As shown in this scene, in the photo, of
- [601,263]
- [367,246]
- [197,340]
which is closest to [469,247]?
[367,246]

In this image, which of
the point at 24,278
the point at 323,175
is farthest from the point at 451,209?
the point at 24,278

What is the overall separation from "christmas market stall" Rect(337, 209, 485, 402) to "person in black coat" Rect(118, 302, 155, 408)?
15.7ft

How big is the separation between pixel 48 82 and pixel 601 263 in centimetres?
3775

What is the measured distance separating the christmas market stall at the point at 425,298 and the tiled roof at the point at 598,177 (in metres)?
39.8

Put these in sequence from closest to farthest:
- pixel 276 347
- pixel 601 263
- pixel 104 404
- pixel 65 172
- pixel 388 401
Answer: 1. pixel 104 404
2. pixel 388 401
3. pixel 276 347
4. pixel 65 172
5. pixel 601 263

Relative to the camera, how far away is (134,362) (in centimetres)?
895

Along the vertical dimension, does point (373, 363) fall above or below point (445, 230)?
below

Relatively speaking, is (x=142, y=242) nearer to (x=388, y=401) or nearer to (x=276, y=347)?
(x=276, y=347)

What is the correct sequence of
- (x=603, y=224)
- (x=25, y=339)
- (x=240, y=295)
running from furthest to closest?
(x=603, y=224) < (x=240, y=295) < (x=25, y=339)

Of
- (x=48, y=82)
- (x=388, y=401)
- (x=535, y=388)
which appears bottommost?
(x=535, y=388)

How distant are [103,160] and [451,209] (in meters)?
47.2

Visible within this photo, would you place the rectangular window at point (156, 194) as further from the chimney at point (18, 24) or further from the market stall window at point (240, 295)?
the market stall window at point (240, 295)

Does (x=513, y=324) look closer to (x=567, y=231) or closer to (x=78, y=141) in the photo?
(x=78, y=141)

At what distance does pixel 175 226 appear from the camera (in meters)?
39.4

════════════════

Copy out all the entries above, changing "christmas market stall" to "holiday market stall" wherever it occurs and keeping the rest the same.

• _Solution to this exercise_:
As shown in this scene, in the photo, of
- [601,263]
- [367,246]
- [197,340]
which is closest to [469,247]?
[367,246]

In this image, which of
the point at 24,278
the point at 323,175
is farthest from the point at 451,209?
the point at 24,278

What is the overall separation from "holiday market stall" Rect(337, 209, 485, 402) to "person in black coat" Rect(118, 302, 155, 408)?
15.7ft

How big is the separation between pixel 48 82 and pixel 601 263 in centimetres?
3775

What is the measured distance separating the holiday market stall at the point at 425,298 and the tiled roof at the point at 598,177 (in metres)?
39.8

Put these in sequence from closest to farthest:
- pixel 276 347
- pixel 601 263
- pixel 104 404
- pixel 65 172
- pixel 388 401
Answer: 1. pixel 104 404
2. pixel 388 401
3. pixel 276 347
4. pixel 65 172
5. pixel 601 263

Relative to the camera, how far away is (134,362) (in centimetres)?
895

Along the vertical dimension, does point (373, 363) fall above or below point (445, 230)?
below

Relatively speaking, is (x=142, y=242) nearer to (x=388, y=401) or nearer to (x=276, y=347)?
(x=276, y=347)

What is the correct sequence of
- (x=603, y=224)
- (x=25, y=339)
- (x=240, y=295)
running from furthest to closest?
(x=603, y=224) < (x=240, y=295) < (x=25, y=339)

Of
- (x=48, y=82)
- (x=388, y=401)
- (x=535, y=388)
which appears bottommost?
(x=535, y=388)

How distant are [103,160] and [451,209] (in meters)?
47.2

Visible within this photo, would you place the rectangular window at point (156, 194) as further from the chimney at point (18, 24) or further from the market stall window at point (240, 295)?
the market stall window at point (240, 295)

Does (x=513, y=324) look closer to (x=567, y=231) or closer to (x=78, y=141) in the photo?
(x=78, y=141)

At what distance does pixel 175 226 appear from the camera (in meters)?
39.4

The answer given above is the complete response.